Required work:
1 – List every newspaper the commentary on the Telegraph's coverage of Pakistan names.
2 – Transcribe the passage of the Telegraph commentary starting with "None can compete" and going on through "the Richter Scale.".
3 – According to the Telegraph commentary, what did the quake measure on the Richter Scale?

In the Telegraph, the vision of Pakistan is awful. It’s not the words, though, that capture the imagination, rather the pictures.

Overlooking the business-focused Financial Times, the Telegraph is now the only remaining national broadsheet on the newsstands; something the Telegraph is touchingly proud of.

In a letter from the editor on the paper’s page two, Martin Newland says that the “quality market” is “generally dumbing down”. And sizing down – the Times and Independent are now tabloids and the Guardian is a Berliner, a messy doughnut of a read.

None can compete with the Telegraph’s size; just look at the paper’s big shots of the destruction in Pakistan.

An overhead shot of the flattened Pakistani town of Balakot takes in the entire vista. No building has been left standing by the quake, which measured 7.6 on the Richter Scale.

It would be unfair to say that the Telegraph rejoices whenever a massive disaster strikes. But it must take some pleasure in being able to report on scenes which give it the chance to showcase its size. The paper’s pictorial treatment of Hurricane Katrina was as shocking as it was captivating.

Information supplied:

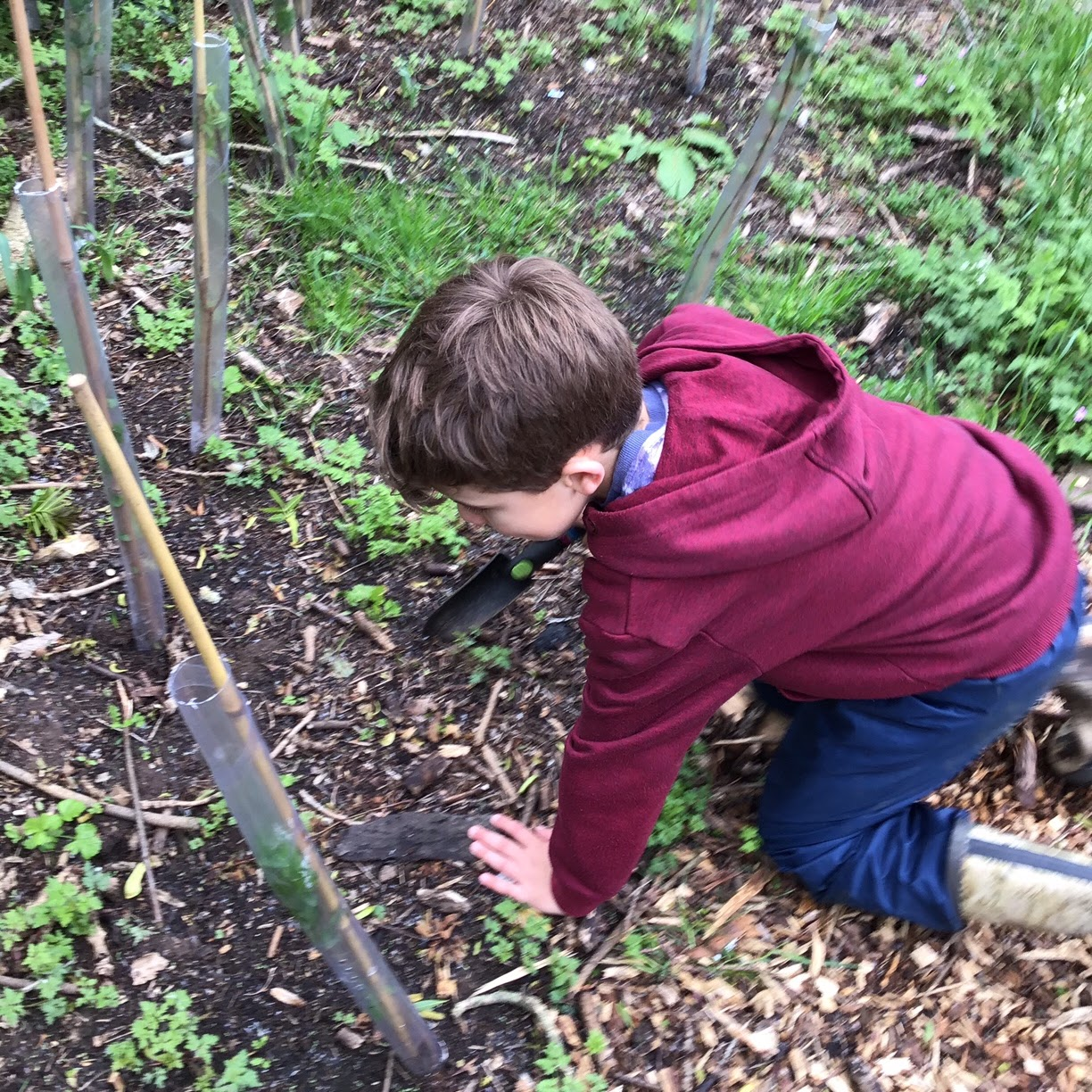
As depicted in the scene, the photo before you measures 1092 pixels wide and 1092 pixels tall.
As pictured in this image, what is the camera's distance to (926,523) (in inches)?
64.6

Outputs for the tasks:
1 – Telegraph, Financial Times, Times, Independent, Guardian

2 –
None can compete with the Telegraph’s size; just look at the paper’s big shots of the destruction in Pakistan.

An overhead shot of the flattened Pakistani town of Balakot takes in the entire vista. No building has been left standing by the quake, which measured 7.6 on the Richter Scale.

3 – 7.6